Yoga: Lowers Blood Pressure
Practicing yoga is great for stress relief in part because it helps to lower blood pressure. This is a great exercise plan for your senior if she has high blood pressure or other cardiovascular health issues. If your aging family member takes blood pressure medications, it might be good for her to monitor her blood pressure to make sure it doesn’t drop too low.
Yoga: Helps with Breathing
Much of yoga also focuses on breathing, which can be a surprise for people who are new to yoga. This is especially helpful if your elderly family member’s lungs aren’t as strong as they used to be. As with the other benefits, your senior’s lungs can start to show progress.
Yoga: Assists with Anxiety
People who have anxiety issues often find yoga to be calming. It’s helpful physically, but it can also help to clear the mind and reduce stress levels considerably. It can also be helpful as a part of a mindfulness practice.

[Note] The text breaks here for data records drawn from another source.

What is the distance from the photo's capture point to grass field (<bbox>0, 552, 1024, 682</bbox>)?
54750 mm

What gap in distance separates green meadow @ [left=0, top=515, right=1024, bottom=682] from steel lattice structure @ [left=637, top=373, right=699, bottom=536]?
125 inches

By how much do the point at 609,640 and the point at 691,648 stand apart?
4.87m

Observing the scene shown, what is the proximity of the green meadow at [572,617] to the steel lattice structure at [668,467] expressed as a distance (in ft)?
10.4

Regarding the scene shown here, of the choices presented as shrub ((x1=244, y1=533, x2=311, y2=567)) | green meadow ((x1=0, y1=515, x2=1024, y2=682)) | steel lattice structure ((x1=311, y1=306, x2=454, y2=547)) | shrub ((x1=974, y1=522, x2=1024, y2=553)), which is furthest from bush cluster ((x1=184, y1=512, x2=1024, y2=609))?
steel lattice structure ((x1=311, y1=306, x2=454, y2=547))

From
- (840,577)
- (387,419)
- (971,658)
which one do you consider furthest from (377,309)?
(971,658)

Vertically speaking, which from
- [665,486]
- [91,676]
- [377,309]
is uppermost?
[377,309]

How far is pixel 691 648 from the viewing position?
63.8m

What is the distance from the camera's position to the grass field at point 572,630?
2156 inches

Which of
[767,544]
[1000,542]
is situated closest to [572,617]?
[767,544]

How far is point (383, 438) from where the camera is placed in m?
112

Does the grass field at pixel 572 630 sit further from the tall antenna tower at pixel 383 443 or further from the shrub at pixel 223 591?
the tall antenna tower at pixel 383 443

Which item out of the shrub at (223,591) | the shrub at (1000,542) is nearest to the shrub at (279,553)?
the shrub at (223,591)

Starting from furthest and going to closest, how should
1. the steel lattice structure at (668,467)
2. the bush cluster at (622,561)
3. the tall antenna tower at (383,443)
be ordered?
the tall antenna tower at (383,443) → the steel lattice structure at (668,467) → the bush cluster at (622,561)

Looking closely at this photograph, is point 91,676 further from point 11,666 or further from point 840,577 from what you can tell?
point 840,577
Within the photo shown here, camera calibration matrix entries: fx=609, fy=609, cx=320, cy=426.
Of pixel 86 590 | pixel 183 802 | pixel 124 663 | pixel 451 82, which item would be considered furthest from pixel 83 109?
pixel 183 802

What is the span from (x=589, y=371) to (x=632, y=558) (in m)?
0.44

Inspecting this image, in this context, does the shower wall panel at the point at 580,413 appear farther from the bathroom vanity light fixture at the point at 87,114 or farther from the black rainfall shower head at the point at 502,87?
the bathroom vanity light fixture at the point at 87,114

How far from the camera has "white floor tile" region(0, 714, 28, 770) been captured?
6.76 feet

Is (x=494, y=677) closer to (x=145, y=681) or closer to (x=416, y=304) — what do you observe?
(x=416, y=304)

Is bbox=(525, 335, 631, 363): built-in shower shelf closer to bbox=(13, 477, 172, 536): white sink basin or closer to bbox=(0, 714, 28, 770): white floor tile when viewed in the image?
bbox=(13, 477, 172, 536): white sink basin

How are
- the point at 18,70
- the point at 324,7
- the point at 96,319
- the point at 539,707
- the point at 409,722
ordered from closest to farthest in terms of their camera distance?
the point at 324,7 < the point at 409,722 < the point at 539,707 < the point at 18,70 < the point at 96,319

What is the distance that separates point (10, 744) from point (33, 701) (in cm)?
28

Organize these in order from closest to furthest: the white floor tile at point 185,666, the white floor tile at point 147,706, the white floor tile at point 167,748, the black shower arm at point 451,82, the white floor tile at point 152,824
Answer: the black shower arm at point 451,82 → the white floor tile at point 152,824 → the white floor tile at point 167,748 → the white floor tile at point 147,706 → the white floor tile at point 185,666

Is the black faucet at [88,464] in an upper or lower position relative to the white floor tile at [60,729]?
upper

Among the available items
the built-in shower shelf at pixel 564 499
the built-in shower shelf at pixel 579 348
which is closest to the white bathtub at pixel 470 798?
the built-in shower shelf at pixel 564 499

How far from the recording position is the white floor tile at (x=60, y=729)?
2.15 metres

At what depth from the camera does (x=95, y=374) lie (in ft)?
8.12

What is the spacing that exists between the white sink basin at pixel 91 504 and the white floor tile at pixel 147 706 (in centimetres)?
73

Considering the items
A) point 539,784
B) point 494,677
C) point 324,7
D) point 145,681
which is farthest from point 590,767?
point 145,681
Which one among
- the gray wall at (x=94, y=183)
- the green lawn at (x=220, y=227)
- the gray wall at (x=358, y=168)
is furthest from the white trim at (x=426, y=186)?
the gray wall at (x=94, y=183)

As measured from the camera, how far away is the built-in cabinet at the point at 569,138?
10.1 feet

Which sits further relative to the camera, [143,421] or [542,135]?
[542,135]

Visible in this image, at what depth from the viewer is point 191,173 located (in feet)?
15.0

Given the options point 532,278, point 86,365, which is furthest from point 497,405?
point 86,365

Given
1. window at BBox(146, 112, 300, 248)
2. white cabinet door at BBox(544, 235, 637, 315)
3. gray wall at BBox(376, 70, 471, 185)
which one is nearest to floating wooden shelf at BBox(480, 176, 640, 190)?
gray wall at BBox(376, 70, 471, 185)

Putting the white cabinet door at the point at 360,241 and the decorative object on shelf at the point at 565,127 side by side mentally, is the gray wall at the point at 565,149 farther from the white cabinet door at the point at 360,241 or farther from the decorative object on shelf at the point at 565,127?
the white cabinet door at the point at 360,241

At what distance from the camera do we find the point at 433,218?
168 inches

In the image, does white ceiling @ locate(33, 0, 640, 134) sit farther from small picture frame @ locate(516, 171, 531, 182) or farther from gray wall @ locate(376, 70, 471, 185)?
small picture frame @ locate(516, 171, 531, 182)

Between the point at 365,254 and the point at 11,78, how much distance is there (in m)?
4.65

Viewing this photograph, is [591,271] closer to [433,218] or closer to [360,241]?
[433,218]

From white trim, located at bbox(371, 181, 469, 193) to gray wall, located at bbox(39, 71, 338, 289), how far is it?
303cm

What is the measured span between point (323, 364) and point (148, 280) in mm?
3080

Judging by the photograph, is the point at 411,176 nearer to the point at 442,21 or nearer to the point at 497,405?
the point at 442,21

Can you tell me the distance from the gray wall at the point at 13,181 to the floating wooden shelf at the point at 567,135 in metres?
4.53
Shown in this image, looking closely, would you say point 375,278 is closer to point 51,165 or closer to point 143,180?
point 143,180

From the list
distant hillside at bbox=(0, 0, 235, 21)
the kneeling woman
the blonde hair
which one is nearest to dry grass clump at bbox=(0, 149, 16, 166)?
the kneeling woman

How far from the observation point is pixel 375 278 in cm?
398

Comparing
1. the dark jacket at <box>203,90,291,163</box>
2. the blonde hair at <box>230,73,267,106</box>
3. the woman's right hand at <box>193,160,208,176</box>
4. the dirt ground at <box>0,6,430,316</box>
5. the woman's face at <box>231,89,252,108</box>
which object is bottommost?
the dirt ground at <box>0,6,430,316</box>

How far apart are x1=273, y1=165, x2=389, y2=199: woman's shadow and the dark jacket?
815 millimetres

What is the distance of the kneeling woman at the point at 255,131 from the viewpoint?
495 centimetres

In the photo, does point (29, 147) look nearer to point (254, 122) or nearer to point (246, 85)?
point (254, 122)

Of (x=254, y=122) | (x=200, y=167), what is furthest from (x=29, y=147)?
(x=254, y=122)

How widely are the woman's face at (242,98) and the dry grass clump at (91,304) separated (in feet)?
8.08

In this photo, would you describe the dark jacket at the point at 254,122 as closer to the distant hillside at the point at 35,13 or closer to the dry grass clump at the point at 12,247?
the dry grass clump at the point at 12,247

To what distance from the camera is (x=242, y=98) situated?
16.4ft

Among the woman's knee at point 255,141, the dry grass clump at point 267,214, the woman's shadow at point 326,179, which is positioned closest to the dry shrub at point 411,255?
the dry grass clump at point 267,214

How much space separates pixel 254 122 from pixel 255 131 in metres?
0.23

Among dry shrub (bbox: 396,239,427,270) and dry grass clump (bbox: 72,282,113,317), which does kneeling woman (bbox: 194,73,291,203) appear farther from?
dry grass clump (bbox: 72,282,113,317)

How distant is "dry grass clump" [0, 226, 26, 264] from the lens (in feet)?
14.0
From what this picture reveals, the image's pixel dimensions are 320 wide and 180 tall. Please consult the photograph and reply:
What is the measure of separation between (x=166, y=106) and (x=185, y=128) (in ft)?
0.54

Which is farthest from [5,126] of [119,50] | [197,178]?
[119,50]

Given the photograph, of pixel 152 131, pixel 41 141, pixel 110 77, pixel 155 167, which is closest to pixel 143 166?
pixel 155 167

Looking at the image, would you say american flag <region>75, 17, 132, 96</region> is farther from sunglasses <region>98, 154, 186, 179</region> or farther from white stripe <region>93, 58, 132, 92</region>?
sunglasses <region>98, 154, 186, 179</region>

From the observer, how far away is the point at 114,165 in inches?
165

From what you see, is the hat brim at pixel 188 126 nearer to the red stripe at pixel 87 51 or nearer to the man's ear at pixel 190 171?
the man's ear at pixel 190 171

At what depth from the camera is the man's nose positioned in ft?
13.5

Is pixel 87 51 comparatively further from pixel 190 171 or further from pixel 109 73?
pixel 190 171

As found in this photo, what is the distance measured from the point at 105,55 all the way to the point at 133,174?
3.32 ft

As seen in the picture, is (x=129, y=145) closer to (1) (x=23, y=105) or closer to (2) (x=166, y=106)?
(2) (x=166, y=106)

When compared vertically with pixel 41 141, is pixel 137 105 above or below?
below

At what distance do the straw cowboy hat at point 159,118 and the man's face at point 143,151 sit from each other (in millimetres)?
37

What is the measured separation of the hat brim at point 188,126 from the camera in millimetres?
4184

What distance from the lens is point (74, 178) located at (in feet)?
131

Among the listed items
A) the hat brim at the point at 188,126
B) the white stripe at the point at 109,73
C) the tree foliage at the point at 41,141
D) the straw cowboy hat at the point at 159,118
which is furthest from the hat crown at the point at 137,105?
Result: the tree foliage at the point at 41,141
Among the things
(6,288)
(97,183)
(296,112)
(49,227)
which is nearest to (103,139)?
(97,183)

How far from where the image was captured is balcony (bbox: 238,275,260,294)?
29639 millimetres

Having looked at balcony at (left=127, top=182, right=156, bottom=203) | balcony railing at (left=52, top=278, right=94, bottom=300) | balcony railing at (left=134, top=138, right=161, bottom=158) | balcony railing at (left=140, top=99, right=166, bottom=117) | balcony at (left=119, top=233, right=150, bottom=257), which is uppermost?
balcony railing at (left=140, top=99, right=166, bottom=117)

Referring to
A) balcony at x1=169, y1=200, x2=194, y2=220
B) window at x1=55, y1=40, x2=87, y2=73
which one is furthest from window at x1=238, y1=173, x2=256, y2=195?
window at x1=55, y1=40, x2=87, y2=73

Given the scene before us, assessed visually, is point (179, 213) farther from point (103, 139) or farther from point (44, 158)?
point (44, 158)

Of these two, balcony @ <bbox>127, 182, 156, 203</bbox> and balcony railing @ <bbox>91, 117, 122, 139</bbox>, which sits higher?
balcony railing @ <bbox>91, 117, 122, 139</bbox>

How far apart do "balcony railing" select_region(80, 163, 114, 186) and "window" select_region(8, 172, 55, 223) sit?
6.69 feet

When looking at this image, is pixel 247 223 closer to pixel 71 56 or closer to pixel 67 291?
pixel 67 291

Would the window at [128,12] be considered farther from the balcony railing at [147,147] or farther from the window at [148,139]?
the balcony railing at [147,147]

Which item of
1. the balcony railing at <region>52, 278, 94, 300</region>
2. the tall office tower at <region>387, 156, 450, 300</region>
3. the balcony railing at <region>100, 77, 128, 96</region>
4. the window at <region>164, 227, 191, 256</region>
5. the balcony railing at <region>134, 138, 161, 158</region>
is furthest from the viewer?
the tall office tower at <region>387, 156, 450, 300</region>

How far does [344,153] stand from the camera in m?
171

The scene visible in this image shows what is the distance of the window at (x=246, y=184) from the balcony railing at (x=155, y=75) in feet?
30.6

Yoga: Can Help with Posture
Your senior might think that nothing can help with her posture, but yoga might surprise her. As your elderly family member tries new poses and improves strength and flexibility, she can also start to improve her overall posture.
Always check with your senior’s doctor before she starts a new exercise plan, just to be sure it’s okay. And if your elderly family member is brand new to exercising, it might be a good idea for her to have a caregiver there with her when she does exercise.